- Born: 7 March 1857 Amoy Harbour, China
- Died: 19 September 1919 (aged 62) Australia
- Allegiance: Colony of Victoria Australia
- Branch: Victorian Naval Brigade Royal Australian Navy
- Service years: 1888–1919
- Rank: Rear Admiral
- Commands: Director of Auxiliary Forces Victorian Naval Contingent Victorian Naval Forces
- Conflicts: Boxer Rebellion First World War
- Awards: Companion of the Order of St Michael and St George Mentioned in Despatches

= Frederick Tickell =

Australian naval officer

Rear Admiral Frederick Tickell, (7 March 1857 – 19 September 1919) was a senior officer of the Royal Australian Navy.

==Early life==
Tickell was born on 7 March 1857 in Amoy Harbour, China, to Captain George Tickell, a seaman and officer of the Royal Naval Reserve, and his wife Charlotte ( Crabbe). The family settled in Melbourne in 1869 and Tickell was educated at Scotch College from 1870 to 1875.

Tickell married Mary Elizabeth Figg on 18 December 1886. They had three daughters and one son.

==Naval career==
Tickell was commissioned a sub-lieutenant in the Victorian Naval Brigade in 1888. He was promoted to lieutenant in 1889 and, on promotion to commander, was appointed commandant of the Victorian Naval Forces in 1897. He led the Victorian Naval Contingent during the Boxer Rebellion, for which he was appointed a Companion of the Order of St Michael and St George and Mentioned in Despatches.

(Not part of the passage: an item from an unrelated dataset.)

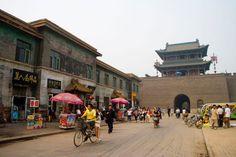 Die Ming- und Qing Straße war das Geschäftszentrum von Pkingyao, deren Häuser in Ming und Qing Stil erbaut und bis heute gut erhalten geblieben sind.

Promoted to captain in 1900, Tickell transferred to the Commonwealth Naval Forces (redesignated the Royal Australian Navy in 1911) following Federation in 1901. He was the service's third most senior officer. Tickell was naval commandant in Queensland from 1904 to 1907, naval commandant in Victoria from 1907 to 1911, and then Director of Auxiliary Forces. He was also aide-de-camp to the Governor-General of Australia from 1912.

Tickell died of a cerebro-vascular disease on 19 September 1919.